9 Replies to “Wind fails Alberta, again, on Tuesday morning”

  1. This is what happens when government embraces government lobbying from government paid Non Governmental Organizations (NGOs) on how governments must ignore electrical engineering, physics, and economics and offer mythical global salvation through grid destroying distractions de jour. Devolving to pre-industrial squalor is the real goal of such NGOs and some elected sociopaths but most are simply pathologically energy ignorant.

  2. ….and requires massive land area for both wind and solar, not to mention the lethal properties of the bird blenders. The huge dollar cost for either, with at best, questionable efficiency calls to question the intellectual capacity of the proponents.

  3. ” … and needs backup …”

    Ba-kup. Old Piegan phrase meaning: build huge fire with tax dollars.

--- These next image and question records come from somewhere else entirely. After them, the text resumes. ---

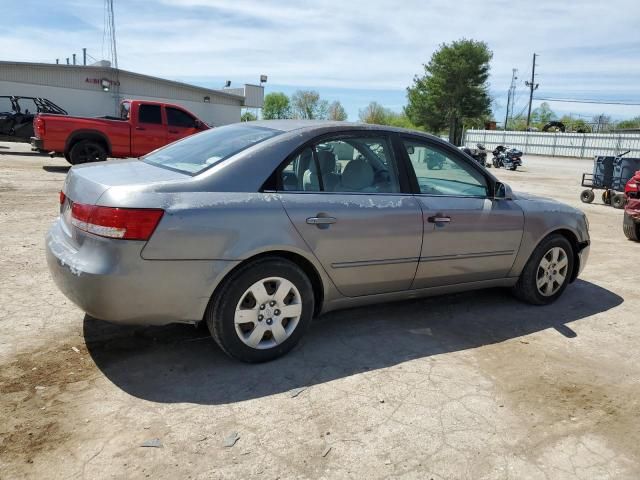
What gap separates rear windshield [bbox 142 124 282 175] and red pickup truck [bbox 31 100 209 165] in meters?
9.92

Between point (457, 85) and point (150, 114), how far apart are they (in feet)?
141

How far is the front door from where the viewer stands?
4.09m

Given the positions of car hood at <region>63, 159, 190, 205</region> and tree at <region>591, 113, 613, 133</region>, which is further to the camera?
tree at <region>591, 113, 613, 133</region>

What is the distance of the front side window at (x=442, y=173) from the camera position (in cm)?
415

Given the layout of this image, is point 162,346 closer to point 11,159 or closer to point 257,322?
point 257,322

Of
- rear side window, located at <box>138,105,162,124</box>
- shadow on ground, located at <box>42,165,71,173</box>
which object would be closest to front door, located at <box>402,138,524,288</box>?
rear side window, located at <box>138,105,162,124</box>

Send smoke signal “need more fuel!”

  4. What’s dumb is thinking we can go 100% Electric….that’s utter ideological stupidity… no amount of turbines and batteries will EVER power our economy.

    Pipedream BULLSHIT

  5. Human Hamster Wheels.
    Where every single bureaucrat,politician and consultant who proposed,supported and imposed these useless bird slicers,gets to run on the Wheel of Power,to fill in the gap..
    That gap between Electricity Promised and Electricity delivered.

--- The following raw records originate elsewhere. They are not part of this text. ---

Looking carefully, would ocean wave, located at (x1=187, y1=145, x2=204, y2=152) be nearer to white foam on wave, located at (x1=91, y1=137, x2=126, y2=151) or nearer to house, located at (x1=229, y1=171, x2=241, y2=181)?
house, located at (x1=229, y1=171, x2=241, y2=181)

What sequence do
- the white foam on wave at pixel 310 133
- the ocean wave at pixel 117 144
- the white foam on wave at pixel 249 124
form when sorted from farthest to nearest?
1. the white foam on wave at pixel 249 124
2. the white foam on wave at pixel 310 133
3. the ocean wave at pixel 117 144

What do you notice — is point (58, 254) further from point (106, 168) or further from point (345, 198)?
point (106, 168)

    A human can put out about 60Watts for an hour or so if reasonably fit.
    (The Ontario Science Museum had a bicycle you could test yourself on).

    3618 Mega Watt nameplate.
    13 Mega Watt delivered.
    3615 million Watts to fill the gap.
    (3615/60 ) x10~6.

    60.5 Million persons all running on “The Wheel”??
    Well if I haven’t confused myself,that kind of demonstrates how idiotic our wannabe masters are.
    But think of the “Job Creation”..

  6. Farmer down the road has leased some of his land for a substation serving a nearby industrial wind project (SW Ontario). He has been approached to lease more land for a battery storage compound. I’m not aware of storage capacity or costs involved. But with enough subsidies, they should be able to make it profitable for all the players. From the little I’ve read the batteries can provide many thousands of kilowatts of power for…a couple of hours and after that the gas generators have to kick in if the wind still isn’t blowing. But they will be able to reduce CO2 emissions, if even only for a couple of hours.

  7. This is exactly why Alberta has joined with Saskatchewan, Ontario and New Brunswick in a four-province partnership to develop new nuclear power generation technology and to deploy it. Wind/solar doesn’t work. Every province that has deployed it has seen it fail anything resembling reliability and predictability.